On Sunday 8/8 the Xen Community lost one of its pioneers and staunch supporters, Alex Vasilevsky, to Cancer.  Alex was founder of Virtual Iron, which started out with a proprietary hypervisor and switched to using Xen in its later product releases.   When Virtual Iron was sold to Oracle (to become the core of what is now OracleVM), Alex founded Virtual Computer Inc., a vendor of virtual desktop solutions.

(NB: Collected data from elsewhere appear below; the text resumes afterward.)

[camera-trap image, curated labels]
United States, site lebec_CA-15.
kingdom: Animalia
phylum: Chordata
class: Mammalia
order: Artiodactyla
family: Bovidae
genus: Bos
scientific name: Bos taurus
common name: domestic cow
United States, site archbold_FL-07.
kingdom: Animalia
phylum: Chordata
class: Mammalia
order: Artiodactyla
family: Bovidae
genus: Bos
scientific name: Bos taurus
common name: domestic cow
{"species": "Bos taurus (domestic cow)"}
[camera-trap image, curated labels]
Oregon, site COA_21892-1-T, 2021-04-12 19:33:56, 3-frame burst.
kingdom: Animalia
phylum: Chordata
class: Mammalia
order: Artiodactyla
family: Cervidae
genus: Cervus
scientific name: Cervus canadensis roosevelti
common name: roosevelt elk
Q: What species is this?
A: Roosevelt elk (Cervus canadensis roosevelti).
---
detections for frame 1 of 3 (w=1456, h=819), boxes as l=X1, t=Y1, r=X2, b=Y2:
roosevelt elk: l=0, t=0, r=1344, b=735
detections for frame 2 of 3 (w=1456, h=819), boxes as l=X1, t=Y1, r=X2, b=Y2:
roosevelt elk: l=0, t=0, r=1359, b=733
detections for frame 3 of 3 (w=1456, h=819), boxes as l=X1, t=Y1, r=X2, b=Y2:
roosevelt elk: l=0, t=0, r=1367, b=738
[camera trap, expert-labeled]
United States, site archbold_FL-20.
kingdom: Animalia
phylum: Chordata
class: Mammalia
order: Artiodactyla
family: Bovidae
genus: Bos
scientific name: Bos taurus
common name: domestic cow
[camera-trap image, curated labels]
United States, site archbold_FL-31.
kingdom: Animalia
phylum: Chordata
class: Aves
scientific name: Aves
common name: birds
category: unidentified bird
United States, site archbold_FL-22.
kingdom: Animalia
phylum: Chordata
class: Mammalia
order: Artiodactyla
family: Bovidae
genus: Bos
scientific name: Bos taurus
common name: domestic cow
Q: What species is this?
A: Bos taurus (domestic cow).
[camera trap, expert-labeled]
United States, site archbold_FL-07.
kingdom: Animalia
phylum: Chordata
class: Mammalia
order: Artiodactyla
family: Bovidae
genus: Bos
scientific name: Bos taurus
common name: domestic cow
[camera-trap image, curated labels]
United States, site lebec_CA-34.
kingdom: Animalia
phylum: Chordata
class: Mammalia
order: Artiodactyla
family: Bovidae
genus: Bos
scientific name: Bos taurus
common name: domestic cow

When I first met Alex, it was on the trade floor of Linux World in Boston, in mid 2005.  Virtual Iron was still developing its proprietary hypervisor, and Xen was just a hot open source community project with a fledgling startup being built around it.  So, notionally, Alex representing the proprietary world, and I represented the “threat” of the open source world – you’d have imagined that we would manage little more than a terse exchange to acknowledge our enmity. But Alex, an incredibly warm and open man, took me aside and told me that he thought that Xen had a great future. He wanted to know everything, including how he and his team could contribute to Xen. He said “Even though we may compete in the market, I hope we can be friends,” and indeed that was what we became.  Alex and crew switched to using Xen some time later, and were wholly committed to Xen.org and the future of this community – and even though our products still competed in the market we remained friends and he played an important role in guiding the development and charter of xen.org.  He and his team made important contributions to the runtime infrastructure of Xen, improving device models, management and stability. They threw a huge amount of effort into testing and bug fixing.  And in the wonderful spirit of open source, those contributions live on, and always will, in the Xen code base, and in the products of all that use Xen – from Amazon Web Services to OracleVM, and to Citrix XenServer and many more.
In the summer of 2007, Alex had a vision that virtualization and client-side hypervisors could solve the age-old problem of managing Windows based PC’s. In December of that year, Alex co-founded Virtual Computer Inc. with the goal of making windows more manageable, more reliable and more secure while enhancing the end-user’s computing experience. Two and a half years later, that vision is alive and well and in the market in the form of Virtual Computer’s product called NxTop. This award winning product and its future revisions are a testimony to Alex’s entrepreneurship and vision that he brought to Boston area startups for the last 27 years. NxTop uses Xen as a type-1 client hypervisor to deliver a paradigm shift in the delivery of virtual desktops.  The VCI team is a community development partner for the Xen Client Initiative.
Alex was a great innovator, an award winning scientist and entrepreneur, and most importantly a good father and husband,  and a trusted friend. He will be missed. We in the Xen community owe him a debt of gratitude for his vision, contributions, and hard work. Even as he began to lose his fight against Cancer, Alex remained committed to his company and community because he passionately believed in its potential and the opportunity it offered to his family.